* [Given exercise 1]: List every section heading in the passage on the Mandatory Convertible Preferred Stock.
* [Given exercise 2]: According to the passage on the Mandatory Convertible Preferred Stock, which company is the transfer agent and registrar of the common stock?
* [Given exercise 3]: Carry on the passage on the Mandatory Convertible Preferred Stock, picking up after its final sentence.

* [Passage]:
Reservation of Shares
We will at all times reserve and keep available out of the authorized and unissued shares of common stock, solely for issuance upon conversion
of the Mandatory Convertible Preferred Stock, the maximum number of shares of our common stock as shall be issuable from time to time upon the conversion of all the shares of the Mandatory Convertible
Preferred Stock then outstanding.
Transfer Agent, Registrar and Conversion and Dividend Disbursing Agent
Computershare Inc. is the transfer agent and registrar of our common stock and will serve as transfer agent, registrar, conversion and dividend
disbursing agent for the Mandatory Convertible Preferred Stock.
Book-Entry, Delivery and Form
The Mandatory Convertible Preferred Stock will be issued in global form. DTC or its nominee will be the sole registered holder of the Mandatory
Convertible Preferred Stock. Ownership of beneficial interests in the Mandatory Convertible Preferred Stock in global form will be limited to persons who have accounts with DTC, or "participants", or
persons who hold interests through such participants. Ownership of beneficial interests in the Mandatory Convertible Preferred Stock in global form will be shown on, and the transfer of that ownership
will be effected only through, records maintained by DTC or its nominee (with respect to interests of participants) and the records of participants (with respect to interests of persons other than
participants).

* [Listed records]:
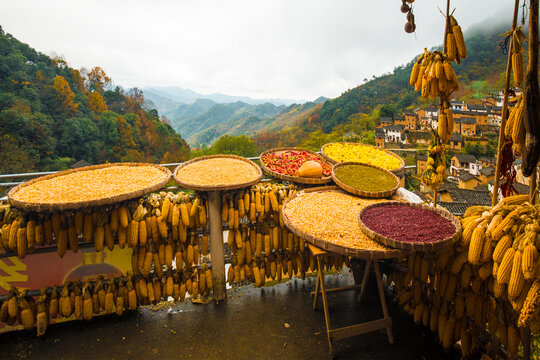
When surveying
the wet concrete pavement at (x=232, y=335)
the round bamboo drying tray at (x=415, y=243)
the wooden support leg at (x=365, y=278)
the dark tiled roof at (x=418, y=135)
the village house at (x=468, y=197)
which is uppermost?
the dark tiled roof at (x=418, y=135)

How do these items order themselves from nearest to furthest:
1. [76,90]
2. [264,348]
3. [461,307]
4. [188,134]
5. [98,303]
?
[461,307] → [264,348] → [98,303] → [76,90] → [188,134]

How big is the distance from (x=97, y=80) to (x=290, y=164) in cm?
5185

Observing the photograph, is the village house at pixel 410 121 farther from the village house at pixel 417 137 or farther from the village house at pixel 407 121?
the village house at pixel 417 137

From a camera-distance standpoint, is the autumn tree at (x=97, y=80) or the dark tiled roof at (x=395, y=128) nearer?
the autumn tree at (x=97, y=80)

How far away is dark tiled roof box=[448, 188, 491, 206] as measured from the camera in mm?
22377

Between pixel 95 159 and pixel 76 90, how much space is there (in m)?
11.3

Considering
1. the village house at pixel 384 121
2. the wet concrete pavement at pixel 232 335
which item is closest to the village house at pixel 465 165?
the village house at pixel 384 121

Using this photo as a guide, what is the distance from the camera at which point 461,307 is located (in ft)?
7.66

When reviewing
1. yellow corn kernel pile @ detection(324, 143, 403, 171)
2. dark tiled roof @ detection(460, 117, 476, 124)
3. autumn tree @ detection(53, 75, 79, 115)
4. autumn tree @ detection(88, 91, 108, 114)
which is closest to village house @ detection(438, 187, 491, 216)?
yellow corn kernel pile @ detection(324, 143, 403, 171)

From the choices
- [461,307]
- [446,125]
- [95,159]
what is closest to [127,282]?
[461,307]

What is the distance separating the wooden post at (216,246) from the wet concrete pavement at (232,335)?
0.16 metres

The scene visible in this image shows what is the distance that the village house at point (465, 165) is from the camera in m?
33.3

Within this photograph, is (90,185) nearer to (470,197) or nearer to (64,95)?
(470,197)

* [Output 1]:
Reservation of Shares
Transfer Agent, Registrar and Conversion and Dividend Disbursing Agent
Book-Entry, Delivery and Form

* [Output 2]: Computershare Inc.

* [Output 3]:
So
long as DTC, or its nominee, is the registered owner or holder of a global certificate representing the shares of the Mandatory Convertible Preferred Stock, DTC or such nominee, as
the case may be, will be considered the sole holder of the shares of the Mandatory Convertible Preferred Stock represented by such global certificate for all purposes under the Certificate of
Designations establishing the terms of the Mandatory Convertible Preferred Stock. No beneficial owner of an interest in the shares of the Mandatory Convertible Preferred Stock in global form will be
able to transfer that interest except in accordance with the applicable procedures of DTC in addition to those provided for under the Certificate of Designations establishing the terms of the
Mandatory Convertible Preferred Stock.
Payments
of dividends on the global certificate representing the shares of the Mandatory Convertible Preferred Stock will be made to DTC or its nominee, as the case may be, as the
registered holder thereof. None of us, the transfer agent, registrar, conversion or dividend disbursing agent will have any responsibility or liability for any aspect of the records relating to or
payments made on account of beneficial ownership interests in a global certificate representing the shares of the Mandatory Convertible Preferred Stock or for maintaining, supervising or reviewing any
records relating to such beneficial ownership interests.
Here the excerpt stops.